TASK PROMPT >> Report how many lines in the material below contain the string "american", treating uppercase and lowercase as different, and give only that number.

(begin)

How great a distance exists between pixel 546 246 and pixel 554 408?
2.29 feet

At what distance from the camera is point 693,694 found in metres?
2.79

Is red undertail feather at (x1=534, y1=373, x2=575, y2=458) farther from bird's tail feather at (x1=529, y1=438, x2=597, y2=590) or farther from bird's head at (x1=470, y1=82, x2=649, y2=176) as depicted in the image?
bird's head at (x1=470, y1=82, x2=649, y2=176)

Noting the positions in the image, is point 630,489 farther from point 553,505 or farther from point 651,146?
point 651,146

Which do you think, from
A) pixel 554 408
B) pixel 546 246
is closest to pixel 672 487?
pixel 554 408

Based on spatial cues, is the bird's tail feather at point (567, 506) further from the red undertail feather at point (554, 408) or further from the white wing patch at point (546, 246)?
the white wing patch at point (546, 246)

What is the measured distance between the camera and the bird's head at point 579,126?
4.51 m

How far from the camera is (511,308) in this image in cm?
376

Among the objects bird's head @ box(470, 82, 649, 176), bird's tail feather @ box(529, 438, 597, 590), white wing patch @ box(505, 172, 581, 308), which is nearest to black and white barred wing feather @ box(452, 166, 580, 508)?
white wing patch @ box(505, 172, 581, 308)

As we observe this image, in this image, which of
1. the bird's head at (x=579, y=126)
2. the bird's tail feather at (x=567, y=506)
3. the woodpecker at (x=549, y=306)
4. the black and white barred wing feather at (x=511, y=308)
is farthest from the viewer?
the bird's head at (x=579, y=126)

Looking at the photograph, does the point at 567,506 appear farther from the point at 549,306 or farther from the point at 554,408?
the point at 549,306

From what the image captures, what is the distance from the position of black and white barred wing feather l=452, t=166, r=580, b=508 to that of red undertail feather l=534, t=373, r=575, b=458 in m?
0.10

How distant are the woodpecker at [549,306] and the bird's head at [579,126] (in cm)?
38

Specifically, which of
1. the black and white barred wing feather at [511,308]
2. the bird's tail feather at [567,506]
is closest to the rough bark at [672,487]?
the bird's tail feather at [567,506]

(end)
(begin)

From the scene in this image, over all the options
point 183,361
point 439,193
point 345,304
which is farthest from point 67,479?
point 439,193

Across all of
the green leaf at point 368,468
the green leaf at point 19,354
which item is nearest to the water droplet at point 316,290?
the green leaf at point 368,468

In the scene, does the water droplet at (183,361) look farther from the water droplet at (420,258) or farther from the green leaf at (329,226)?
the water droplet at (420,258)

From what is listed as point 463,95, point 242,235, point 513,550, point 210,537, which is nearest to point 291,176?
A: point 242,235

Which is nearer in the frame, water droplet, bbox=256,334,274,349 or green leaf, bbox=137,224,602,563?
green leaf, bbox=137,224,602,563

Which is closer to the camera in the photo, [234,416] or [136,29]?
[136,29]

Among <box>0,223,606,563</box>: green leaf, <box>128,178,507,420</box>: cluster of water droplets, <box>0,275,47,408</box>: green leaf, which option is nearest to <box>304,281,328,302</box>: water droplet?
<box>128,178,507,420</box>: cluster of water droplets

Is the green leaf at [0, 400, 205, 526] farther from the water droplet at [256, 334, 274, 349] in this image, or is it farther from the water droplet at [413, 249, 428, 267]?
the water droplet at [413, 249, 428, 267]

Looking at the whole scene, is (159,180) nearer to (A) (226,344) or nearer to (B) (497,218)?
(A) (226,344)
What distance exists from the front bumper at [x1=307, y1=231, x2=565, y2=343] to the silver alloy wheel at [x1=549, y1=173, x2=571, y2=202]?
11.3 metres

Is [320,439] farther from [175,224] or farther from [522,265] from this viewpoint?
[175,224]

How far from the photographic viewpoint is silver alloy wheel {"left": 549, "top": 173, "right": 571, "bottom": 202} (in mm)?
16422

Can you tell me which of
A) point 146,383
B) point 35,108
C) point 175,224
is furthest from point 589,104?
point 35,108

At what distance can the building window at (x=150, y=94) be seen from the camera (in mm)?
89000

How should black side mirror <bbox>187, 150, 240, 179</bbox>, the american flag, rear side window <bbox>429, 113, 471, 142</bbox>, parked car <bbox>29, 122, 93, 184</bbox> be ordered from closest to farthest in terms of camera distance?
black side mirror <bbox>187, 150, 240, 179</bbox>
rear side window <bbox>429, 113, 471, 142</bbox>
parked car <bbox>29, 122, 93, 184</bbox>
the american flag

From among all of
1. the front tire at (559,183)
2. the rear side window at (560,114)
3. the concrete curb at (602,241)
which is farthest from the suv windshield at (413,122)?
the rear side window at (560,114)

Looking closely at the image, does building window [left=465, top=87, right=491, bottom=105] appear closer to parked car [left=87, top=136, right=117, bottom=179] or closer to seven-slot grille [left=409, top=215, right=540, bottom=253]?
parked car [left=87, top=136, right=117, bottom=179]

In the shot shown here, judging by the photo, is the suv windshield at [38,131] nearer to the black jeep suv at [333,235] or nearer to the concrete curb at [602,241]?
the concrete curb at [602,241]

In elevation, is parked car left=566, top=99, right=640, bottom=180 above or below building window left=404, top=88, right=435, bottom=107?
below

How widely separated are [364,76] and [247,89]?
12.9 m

(end)

RESULT OF THE EXERCISE >> 2